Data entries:
-=-=-
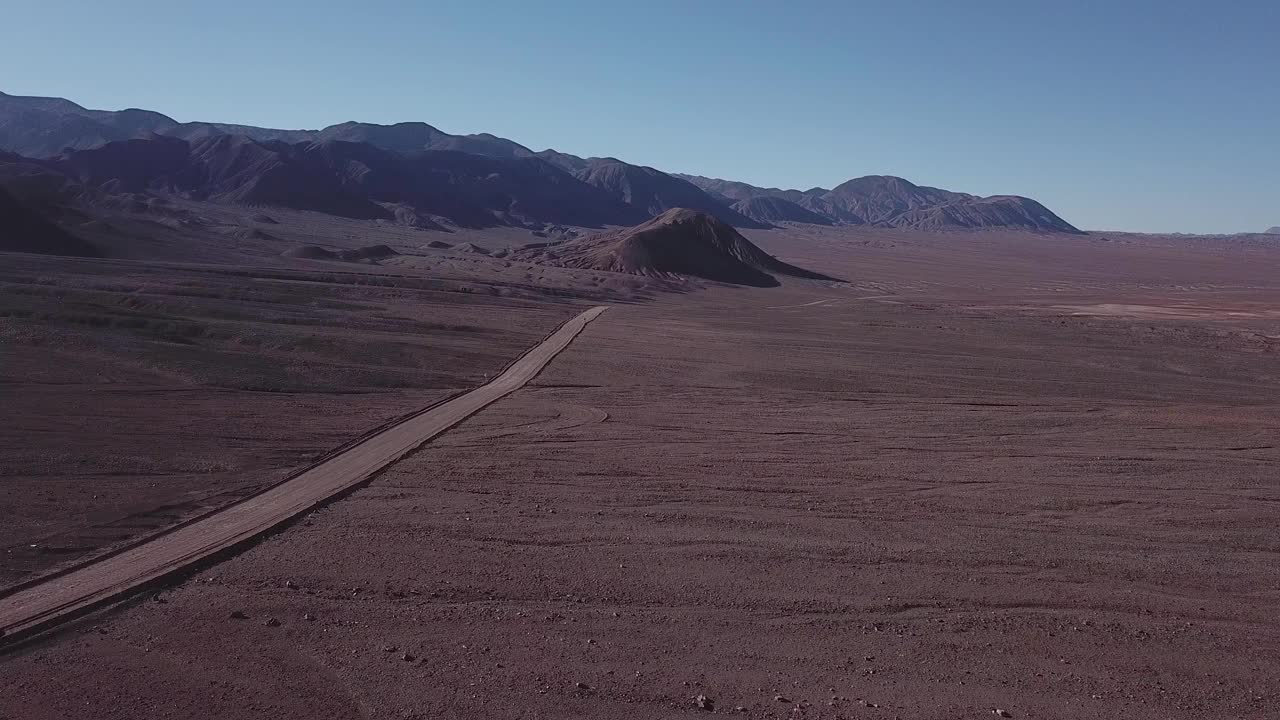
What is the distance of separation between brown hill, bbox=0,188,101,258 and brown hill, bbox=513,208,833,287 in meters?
39.1

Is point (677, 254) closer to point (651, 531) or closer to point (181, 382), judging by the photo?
point (181, 382)

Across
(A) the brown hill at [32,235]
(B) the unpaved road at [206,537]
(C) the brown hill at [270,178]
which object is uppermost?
(C) the brown hill at [270,178]

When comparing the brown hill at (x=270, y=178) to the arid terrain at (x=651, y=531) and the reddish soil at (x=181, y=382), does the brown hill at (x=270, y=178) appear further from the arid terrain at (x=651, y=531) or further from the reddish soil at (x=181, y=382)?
the arid terrain at (x=651, y=531)

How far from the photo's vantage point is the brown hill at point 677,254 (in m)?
90.9

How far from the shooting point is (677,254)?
310 feet

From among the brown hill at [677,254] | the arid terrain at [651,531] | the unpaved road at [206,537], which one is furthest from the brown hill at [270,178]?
the unpaved road at [206,537]

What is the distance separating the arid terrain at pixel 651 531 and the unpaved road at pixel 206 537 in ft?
1.43

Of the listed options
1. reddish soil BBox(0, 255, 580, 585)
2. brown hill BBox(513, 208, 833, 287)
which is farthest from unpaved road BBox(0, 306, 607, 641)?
brown hill BBox(513, 208, 833, 287)

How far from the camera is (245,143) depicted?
176m

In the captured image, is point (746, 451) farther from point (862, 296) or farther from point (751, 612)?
point (862, 296)

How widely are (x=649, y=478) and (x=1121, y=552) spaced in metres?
7.67

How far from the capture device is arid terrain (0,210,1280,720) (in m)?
9.91

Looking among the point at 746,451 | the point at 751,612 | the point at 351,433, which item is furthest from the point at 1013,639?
the point at 351,433

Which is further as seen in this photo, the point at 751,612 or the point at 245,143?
the point at 245,143
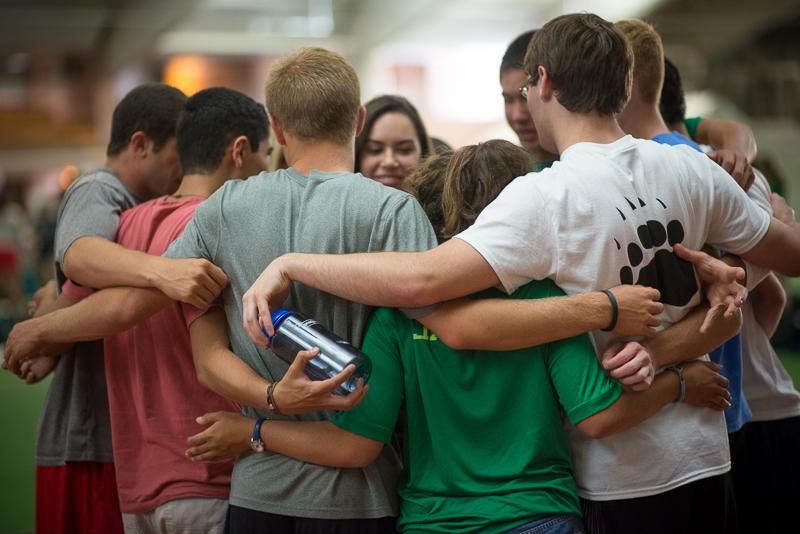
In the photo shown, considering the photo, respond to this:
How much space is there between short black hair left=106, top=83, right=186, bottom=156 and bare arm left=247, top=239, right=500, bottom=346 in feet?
3.60

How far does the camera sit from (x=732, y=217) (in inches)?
85.2

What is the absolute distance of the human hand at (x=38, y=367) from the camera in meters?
2.71

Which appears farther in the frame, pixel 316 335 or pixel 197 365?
pixel 197 365

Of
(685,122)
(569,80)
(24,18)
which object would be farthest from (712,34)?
(569,80)

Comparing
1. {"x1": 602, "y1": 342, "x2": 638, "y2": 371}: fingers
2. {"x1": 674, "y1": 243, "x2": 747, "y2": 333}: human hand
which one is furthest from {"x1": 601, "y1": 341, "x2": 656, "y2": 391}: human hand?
{"x1": 674, "y1": 243, "x2": 747, "y2": 333}: human hand

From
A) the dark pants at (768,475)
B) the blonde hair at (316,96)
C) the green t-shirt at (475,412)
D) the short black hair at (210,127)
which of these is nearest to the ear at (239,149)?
the short black hair at (210,127)

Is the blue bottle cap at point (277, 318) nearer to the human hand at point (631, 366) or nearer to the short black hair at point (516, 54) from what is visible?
the human hand at point (631, 366)

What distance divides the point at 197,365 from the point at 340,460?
449 millimetres

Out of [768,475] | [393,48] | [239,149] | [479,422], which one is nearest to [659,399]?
[479,422]

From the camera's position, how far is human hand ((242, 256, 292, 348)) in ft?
6.13

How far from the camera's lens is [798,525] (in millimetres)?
2824

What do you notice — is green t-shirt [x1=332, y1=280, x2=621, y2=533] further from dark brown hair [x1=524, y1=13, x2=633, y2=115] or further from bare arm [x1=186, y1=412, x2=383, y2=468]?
dark brown hair [x1=524, y1=13, x2=633, y2=115]

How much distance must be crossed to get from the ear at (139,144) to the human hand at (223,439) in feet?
3.57

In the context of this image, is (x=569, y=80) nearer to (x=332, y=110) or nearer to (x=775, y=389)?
(x=332, y=110)
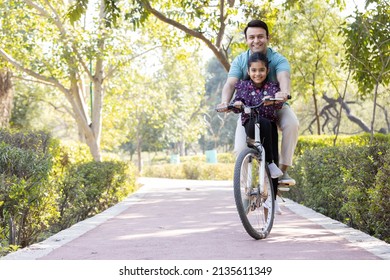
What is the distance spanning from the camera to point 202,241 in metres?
6.36

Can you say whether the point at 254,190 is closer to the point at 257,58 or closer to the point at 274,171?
the point at 274,171

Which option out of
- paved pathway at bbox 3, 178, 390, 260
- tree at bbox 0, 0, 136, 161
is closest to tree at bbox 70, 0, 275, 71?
tree at bbox 0, 0, 136, 161

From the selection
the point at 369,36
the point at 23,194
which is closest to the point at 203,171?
the point at 369,36

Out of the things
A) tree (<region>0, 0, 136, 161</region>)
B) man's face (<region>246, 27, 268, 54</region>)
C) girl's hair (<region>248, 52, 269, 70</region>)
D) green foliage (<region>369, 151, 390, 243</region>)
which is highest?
tree (<region>0, 0, 136, 161</region>)

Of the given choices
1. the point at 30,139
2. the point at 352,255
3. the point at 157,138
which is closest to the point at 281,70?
the point at 352,255

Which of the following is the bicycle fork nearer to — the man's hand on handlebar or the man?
the man

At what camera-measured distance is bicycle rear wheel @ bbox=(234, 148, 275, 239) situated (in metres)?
5.76

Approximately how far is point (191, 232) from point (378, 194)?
2.11 m

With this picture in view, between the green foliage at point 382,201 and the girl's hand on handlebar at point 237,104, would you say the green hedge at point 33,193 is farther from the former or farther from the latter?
the green foliage at point 382,201

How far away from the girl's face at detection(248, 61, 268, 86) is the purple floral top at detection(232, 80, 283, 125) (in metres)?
0.08

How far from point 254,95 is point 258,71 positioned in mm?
226

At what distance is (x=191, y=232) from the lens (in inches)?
287

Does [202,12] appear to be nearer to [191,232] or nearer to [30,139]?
[30,139]

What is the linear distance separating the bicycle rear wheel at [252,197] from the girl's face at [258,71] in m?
0.67
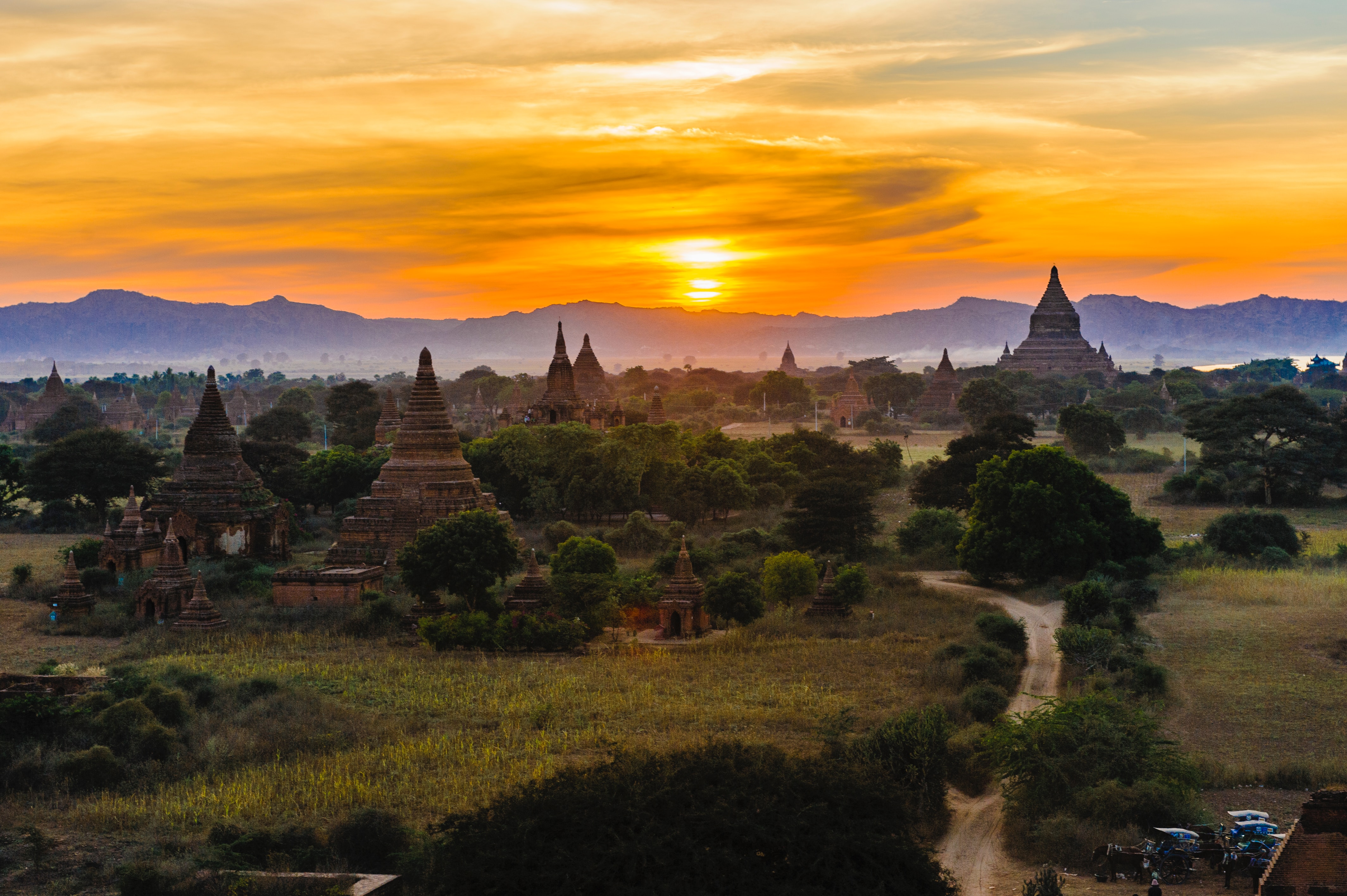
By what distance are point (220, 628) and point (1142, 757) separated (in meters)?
24.8

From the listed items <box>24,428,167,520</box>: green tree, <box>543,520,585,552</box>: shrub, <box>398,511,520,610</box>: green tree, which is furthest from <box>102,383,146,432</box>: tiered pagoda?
<box>398,511,520,610</box>: green tree

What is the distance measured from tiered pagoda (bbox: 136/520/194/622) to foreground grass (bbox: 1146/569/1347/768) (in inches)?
1048

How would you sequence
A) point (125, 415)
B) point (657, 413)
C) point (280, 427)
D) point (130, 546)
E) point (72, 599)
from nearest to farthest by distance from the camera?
point (72, 599)
point (130, 546)
point (657, 413)
point (280, 427)
point (125, 415)

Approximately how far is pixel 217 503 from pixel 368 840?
94.3 feet

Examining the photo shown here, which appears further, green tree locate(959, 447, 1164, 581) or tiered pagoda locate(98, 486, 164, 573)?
tiered pagoda locate(98, 486, 164, 573)

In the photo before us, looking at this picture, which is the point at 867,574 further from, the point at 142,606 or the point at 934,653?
the point at 142,606

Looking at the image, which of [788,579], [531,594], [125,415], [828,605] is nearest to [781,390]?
[125,415]

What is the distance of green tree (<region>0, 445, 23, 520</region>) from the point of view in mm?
59156

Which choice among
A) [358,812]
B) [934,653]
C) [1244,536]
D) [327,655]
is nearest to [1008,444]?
[1244,536]

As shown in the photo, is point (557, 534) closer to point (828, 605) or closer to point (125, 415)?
point (828, 605)

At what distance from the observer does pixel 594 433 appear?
6234cm

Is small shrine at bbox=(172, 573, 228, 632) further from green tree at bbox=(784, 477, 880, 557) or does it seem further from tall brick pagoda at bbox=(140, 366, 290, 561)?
green tree at bbox=(784, 477, 880, 557)

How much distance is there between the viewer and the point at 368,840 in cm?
1841

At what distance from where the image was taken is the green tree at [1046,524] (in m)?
39.5
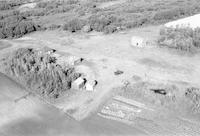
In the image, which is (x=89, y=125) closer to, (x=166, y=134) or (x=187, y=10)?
(x=166, y=134)

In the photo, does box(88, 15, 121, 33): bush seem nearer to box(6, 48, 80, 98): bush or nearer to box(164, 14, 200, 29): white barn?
box(164, 14, 200, 29): white barn

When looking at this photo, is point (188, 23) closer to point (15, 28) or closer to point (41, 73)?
point (41, 73)

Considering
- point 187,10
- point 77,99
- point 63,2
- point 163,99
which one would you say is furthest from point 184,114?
point 63,2

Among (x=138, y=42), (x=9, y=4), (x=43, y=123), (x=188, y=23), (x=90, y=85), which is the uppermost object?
(x=9, y=4)

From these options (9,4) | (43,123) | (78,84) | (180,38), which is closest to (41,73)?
(78,84)

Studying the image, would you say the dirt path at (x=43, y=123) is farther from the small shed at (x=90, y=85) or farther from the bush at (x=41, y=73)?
the small shed at (x=90, y=85)

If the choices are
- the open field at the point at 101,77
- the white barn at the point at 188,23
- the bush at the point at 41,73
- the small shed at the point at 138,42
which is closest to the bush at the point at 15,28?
the open field at the point at 101,77
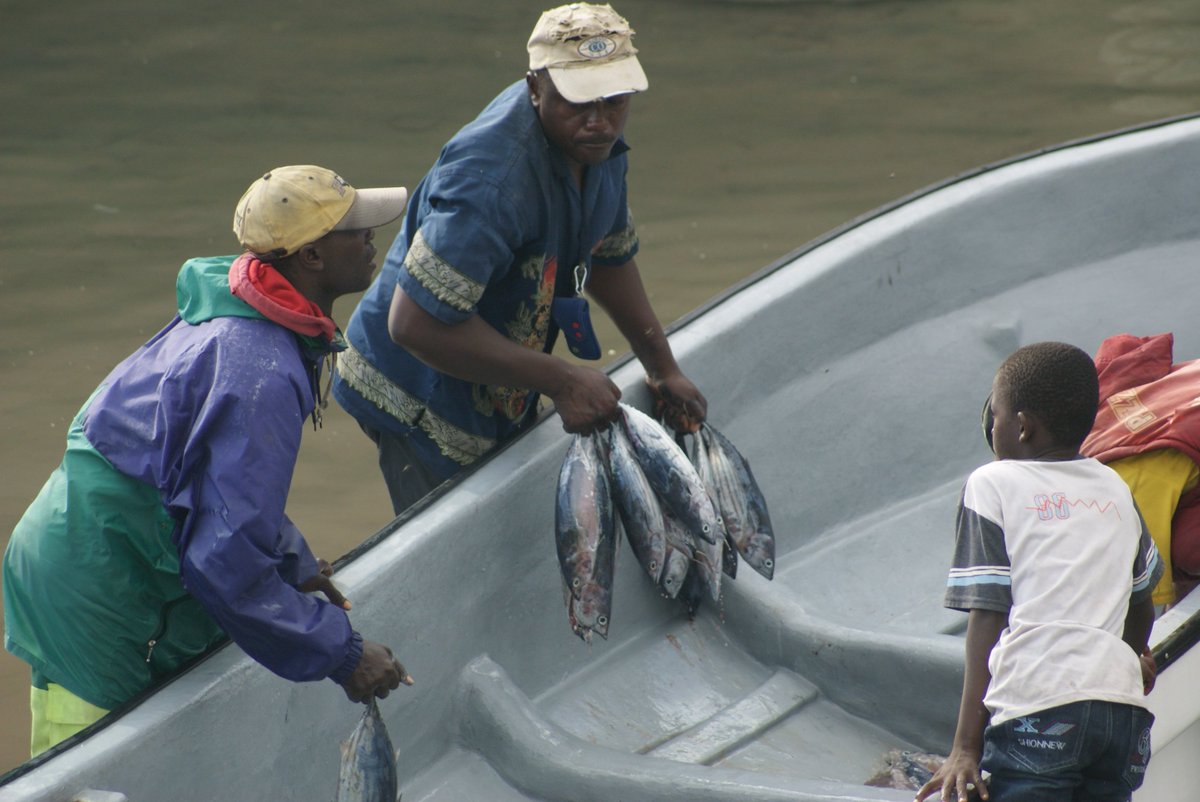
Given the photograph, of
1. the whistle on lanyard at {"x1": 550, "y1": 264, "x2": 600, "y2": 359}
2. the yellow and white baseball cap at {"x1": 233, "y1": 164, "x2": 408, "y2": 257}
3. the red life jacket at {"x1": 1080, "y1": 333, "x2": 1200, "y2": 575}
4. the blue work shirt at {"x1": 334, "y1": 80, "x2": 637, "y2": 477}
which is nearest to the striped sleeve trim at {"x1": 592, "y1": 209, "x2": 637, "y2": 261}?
the blue work shirt at {"x1": 334, "y1": 80, "x2": 637, "y2": 477}

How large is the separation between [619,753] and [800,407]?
1.66 meters

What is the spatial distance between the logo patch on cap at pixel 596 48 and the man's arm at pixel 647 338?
0.82m

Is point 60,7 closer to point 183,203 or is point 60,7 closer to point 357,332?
point 183,203

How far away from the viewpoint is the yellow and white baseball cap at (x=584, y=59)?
127 inches

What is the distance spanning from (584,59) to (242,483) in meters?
1.28

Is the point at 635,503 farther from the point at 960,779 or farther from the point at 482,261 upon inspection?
the point at 960,779

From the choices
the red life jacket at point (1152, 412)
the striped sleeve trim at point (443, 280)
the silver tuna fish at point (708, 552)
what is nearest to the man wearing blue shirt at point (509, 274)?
the striped sleeve trim at point (443, 280)

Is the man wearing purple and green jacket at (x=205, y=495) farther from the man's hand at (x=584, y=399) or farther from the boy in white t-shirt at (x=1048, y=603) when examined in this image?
A: the boy in white t-shirt at (x=1048, y=603)

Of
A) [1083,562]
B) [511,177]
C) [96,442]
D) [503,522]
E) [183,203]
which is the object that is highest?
[511,177]

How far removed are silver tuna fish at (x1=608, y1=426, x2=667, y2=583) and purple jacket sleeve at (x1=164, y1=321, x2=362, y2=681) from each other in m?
1.08

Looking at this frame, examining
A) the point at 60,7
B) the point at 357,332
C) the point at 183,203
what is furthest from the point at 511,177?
the point at 60,7

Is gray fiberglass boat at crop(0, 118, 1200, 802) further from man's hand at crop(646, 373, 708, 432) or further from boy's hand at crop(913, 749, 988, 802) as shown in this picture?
boy's hand at crop(913, 749, 988, 802)

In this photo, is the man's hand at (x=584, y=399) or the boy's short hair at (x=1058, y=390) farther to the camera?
the man's hand at (x=584, y=399)

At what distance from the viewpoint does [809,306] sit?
15.6 ft
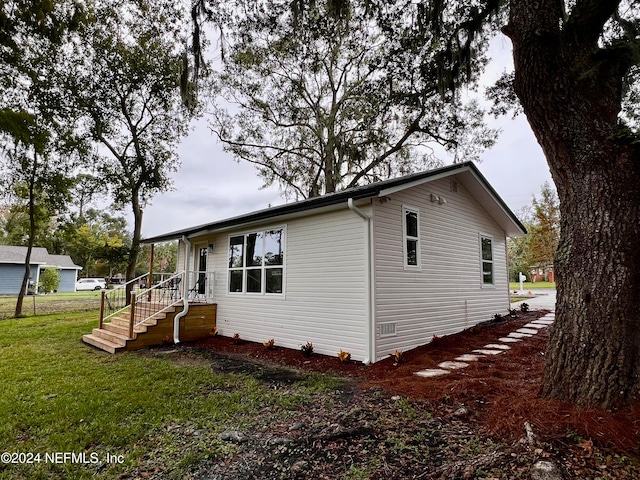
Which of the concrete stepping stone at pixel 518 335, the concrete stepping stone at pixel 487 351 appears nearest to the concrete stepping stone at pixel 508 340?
the concrete stepping stone at pixel 518 335

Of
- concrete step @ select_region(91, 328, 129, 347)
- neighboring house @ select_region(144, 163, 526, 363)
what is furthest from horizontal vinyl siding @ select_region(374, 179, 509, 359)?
concrete step @ select_region(91, 328, 129, 347)

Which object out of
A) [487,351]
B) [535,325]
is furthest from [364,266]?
[535,325]

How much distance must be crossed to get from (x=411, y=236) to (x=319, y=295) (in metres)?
2.18

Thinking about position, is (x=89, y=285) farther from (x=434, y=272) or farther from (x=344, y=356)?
(x=434, y=272)

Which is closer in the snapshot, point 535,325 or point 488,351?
point 488,351

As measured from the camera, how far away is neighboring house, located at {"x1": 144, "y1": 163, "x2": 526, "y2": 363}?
18.8 feet

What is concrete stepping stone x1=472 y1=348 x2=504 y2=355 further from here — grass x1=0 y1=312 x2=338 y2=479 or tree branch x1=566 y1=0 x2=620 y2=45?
tree branch x1=566 y1=0 x2=620 y2=45

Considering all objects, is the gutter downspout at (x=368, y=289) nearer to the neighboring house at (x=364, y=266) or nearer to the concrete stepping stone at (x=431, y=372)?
the neighboring house at (x=364, y=266)

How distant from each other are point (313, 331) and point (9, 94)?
13.1 meters

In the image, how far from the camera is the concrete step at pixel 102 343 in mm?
7074

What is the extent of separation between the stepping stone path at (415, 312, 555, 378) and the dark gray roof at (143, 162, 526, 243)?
280 centimetres

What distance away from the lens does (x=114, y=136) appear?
1425 cm

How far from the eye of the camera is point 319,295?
20.8ft

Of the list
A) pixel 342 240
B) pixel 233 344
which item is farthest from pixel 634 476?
pixel 233 344
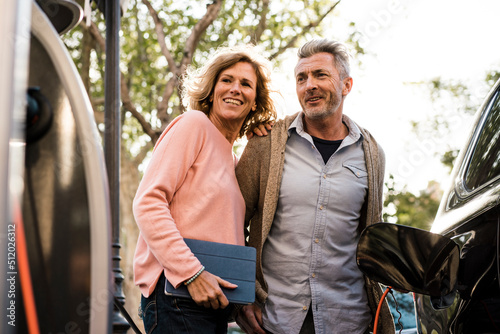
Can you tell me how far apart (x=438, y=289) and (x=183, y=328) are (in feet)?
3.06

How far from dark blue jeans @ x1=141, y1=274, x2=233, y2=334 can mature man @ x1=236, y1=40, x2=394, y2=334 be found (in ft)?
1.31

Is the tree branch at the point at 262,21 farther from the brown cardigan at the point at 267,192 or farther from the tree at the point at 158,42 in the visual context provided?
the brown cardigan at the point at 267,192

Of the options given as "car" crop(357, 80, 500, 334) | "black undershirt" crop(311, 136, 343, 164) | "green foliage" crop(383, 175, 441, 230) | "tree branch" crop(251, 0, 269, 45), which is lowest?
"green foliage" crop(383, 175, 441, 230)

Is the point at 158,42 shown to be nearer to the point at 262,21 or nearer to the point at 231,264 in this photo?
the point at 262,21

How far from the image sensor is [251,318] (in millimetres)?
2812

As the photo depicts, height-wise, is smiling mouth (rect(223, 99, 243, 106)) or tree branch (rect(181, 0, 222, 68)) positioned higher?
tree branch (rect(181, 0, 222, 68))

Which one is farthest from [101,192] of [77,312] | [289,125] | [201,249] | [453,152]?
[453,152]

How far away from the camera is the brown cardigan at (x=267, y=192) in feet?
9.26

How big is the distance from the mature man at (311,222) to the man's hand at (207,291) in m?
0.40

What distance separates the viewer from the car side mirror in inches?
75.5

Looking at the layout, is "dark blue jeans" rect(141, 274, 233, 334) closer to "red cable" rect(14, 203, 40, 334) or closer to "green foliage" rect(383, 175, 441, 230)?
"red cable" rect(14, 203, 40, 334)

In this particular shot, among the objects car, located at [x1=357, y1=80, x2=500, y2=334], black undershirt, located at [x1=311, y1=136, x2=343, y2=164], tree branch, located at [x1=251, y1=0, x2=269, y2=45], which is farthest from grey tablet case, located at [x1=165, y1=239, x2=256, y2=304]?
tree branch, located at [x1=251, y1=0, x2=269, y2=45]

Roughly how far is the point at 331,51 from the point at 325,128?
396 mm

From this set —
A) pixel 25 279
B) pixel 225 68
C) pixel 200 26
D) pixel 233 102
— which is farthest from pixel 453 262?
pixel 200 26
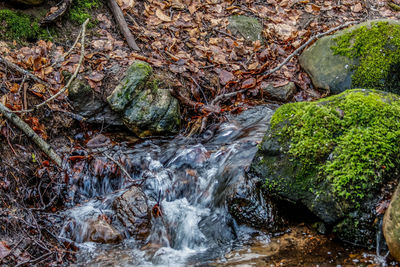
-=-=-
_SET TASK_. Can you copy out the records above word for word, starting with the line containing "How far away from the viewpoint" and ending with the line containing "A: the boy in"?

_REPLY_.
How far away from the viewpoint is the yellow and white baseball cap at (x=584, y=59)?
127 inches

What is the distance spanning from (584,59) to (242,483) in meters?
1.28

Is the point at 635,503 farther from the point at 960,779 or farther from the point at 482,261 upon inspection?
the point at 960,779

From the choices
the red life jacket at point (1152, 412)
the striped sleeve trim at point (443, 280)
the silver tuna fish at point (708, 552)
what is nearest to the man wearing blue shirt at point (509, 274)?
the striped sleeve trim at point (443, 280)

Is the man wearing purple and green jacket at (x=205, y=495) farther from the man's hand at (x=584, y=399) or farther from the boy in white t-shirt at (x=1048, y=603) when examined in this image?
A: the boy in white t-shirt at (x=1048, y=603)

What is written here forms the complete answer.